- Martha Engeman
The Power of Detachment

I had lunch today with a friend of mine who asked what my attachments are. Our attachments are the areas where we can derive pain. If we were attached to no thing, we would be in equilibrium with all things. There is a parable of the Chinese farmer that speaks to the power of equilibrium and detachment. It goes something like this:
There was a Chinese farmer who had a horse. One day the horse ran away. The farmer’s neighbors reacted saying, “Oh no, that is terrible news.” The farmer replied, “Maybe, maybe not.” Eventually the horse returns with another horse that the farmer gives to his son. Good luck you might say. When the son rides the horse, he is thrown off and breaks his leg. The neighbors commiserate with the farmer on his bad luck and the farmer says, “Maybe, maybe not.” A few weeks later the emperor conscripts the fit young men of the village to go fight a war. The farmer’s son cannot go. The neighbors congratulate the farmer on his luck to which he replies, “Maybe, maybe not.”

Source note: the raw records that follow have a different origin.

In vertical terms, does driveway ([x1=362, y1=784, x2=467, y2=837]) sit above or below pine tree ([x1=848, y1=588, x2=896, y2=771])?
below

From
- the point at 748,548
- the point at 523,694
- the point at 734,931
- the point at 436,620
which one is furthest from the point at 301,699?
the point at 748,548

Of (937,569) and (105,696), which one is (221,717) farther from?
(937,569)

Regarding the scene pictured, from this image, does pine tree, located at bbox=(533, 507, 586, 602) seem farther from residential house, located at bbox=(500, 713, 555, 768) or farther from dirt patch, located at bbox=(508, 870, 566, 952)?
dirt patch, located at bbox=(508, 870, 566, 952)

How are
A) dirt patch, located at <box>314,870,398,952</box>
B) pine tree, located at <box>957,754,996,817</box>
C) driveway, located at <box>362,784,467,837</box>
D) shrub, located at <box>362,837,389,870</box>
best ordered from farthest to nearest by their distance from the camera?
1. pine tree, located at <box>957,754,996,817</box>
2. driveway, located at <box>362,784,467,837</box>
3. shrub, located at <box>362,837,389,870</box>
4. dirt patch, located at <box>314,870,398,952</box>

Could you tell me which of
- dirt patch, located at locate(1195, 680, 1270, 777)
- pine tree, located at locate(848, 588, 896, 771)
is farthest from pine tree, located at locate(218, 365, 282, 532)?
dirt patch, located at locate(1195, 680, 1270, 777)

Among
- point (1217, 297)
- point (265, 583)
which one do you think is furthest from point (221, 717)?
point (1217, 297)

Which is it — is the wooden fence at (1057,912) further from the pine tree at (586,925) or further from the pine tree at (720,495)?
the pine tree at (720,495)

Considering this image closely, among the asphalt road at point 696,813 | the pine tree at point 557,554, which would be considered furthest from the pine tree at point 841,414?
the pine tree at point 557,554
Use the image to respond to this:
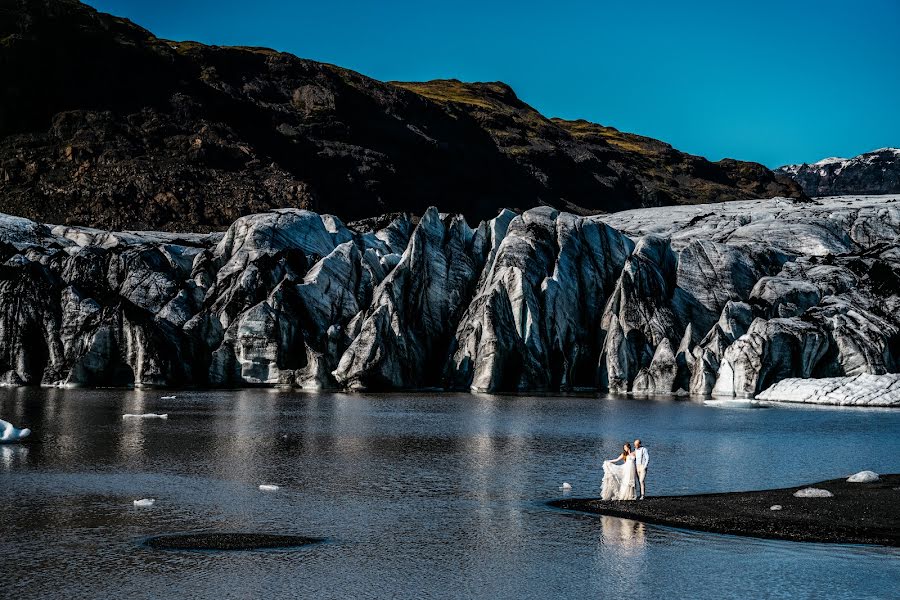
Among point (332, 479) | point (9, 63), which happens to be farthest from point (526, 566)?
point (9, 63)

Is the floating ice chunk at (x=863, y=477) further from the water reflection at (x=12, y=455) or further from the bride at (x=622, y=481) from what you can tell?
the water reflection at (x=12, y=455)

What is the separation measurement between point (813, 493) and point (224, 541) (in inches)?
731

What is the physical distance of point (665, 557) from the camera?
77.4ft

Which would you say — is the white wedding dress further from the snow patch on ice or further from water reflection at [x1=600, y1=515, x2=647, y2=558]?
the snow patch on ice

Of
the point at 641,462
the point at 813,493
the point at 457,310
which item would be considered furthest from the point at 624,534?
the point at 457,310

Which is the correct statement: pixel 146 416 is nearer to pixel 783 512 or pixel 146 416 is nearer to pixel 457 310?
pixel 783 512

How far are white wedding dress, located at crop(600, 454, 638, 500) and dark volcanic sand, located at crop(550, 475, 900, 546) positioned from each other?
18.2 inches

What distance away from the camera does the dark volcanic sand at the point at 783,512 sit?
26172 mm

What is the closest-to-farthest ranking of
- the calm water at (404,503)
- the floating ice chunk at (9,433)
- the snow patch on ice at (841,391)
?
the calm water at (404,503) < the floating ice chunk at (9,433) < the snow patch on ice at (841,391)

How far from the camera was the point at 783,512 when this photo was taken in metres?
28.9

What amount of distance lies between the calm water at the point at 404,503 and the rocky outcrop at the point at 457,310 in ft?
91.1

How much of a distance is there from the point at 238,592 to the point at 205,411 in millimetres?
45914

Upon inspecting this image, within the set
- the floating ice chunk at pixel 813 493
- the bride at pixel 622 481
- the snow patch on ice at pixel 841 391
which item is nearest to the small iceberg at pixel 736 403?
the snow patch on ice at pixel 841 391

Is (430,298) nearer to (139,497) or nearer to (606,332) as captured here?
(606,332)
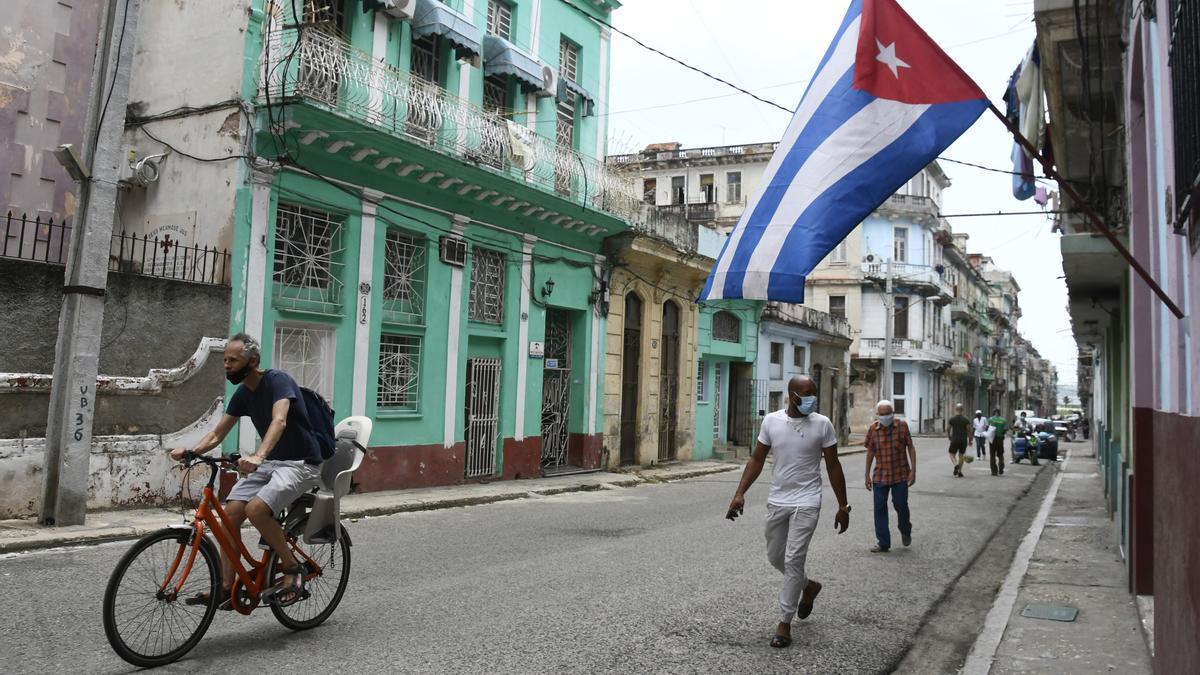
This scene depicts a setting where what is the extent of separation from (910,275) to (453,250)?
39499 mm

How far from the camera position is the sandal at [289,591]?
541 centimetres

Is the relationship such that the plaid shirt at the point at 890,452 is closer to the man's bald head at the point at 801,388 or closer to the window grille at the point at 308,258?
the man's bald head at the point at 801,388

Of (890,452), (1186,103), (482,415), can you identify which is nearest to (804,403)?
(1186,103)

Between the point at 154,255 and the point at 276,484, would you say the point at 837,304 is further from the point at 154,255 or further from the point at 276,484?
the point at 276,484

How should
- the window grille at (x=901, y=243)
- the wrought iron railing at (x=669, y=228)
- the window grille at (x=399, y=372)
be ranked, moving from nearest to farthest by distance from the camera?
the window grille at (x=399, y=372)
the wrought iron railing at (x=669, y=228)
the window grille at (x=901, y=243)

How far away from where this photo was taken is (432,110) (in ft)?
49.5

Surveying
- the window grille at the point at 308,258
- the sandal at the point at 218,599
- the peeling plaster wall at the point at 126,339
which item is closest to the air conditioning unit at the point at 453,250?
the window grille at the point at 308,258

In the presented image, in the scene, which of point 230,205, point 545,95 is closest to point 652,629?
point 230,205

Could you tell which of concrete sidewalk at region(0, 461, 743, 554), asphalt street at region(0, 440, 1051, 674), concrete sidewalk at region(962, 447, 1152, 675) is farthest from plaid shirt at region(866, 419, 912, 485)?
concrete sidewalk at region(0, 461, 743, 554)

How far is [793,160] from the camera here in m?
5.66

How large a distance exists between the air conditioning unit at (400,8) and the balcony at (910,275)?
3846cm

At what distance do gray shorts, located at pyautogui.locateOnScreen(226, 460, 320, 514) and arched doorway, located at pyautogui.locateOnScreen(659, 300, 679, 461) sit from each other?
18.0 m

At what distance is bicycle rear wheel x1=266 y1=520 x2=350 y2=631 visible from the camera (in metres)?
5.68

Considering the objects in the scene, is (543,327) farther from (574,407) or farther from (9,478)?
(9,478)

Imagine if the farmer had chosen another course. Imagine if he had reacted to each of those events—he would have been in the depths of despair at some points and in the height of delight at others. But the events would still have happened. Our power lies in how we choose to react. Do we choose to live in peace and presence as the farmer did, or do we react to everything that happens in our lives?
Most of us have some attachments: we may be attached to financial security, to family or friends, to staying alive, to a relationship, to a beloved pet, to a home or things. The challenge is being able to love without having to control, to desire without having to have. That is the essence of detachment.
Detachment does not mean not caring. Instead it means caring enough to take appropriate action and then letting go of attachment to the results.
The true path to freedom lies in being honest with ourselves about our attachments and doing the work to transform them so they don’t hold power over us. This is not easy work—it can rock the very foundations of our security and our sense of self. But it also can also be liberating and empowering. We learn that we really can roll with the vicissitudes of life and maintain our equilibrium, no matter what.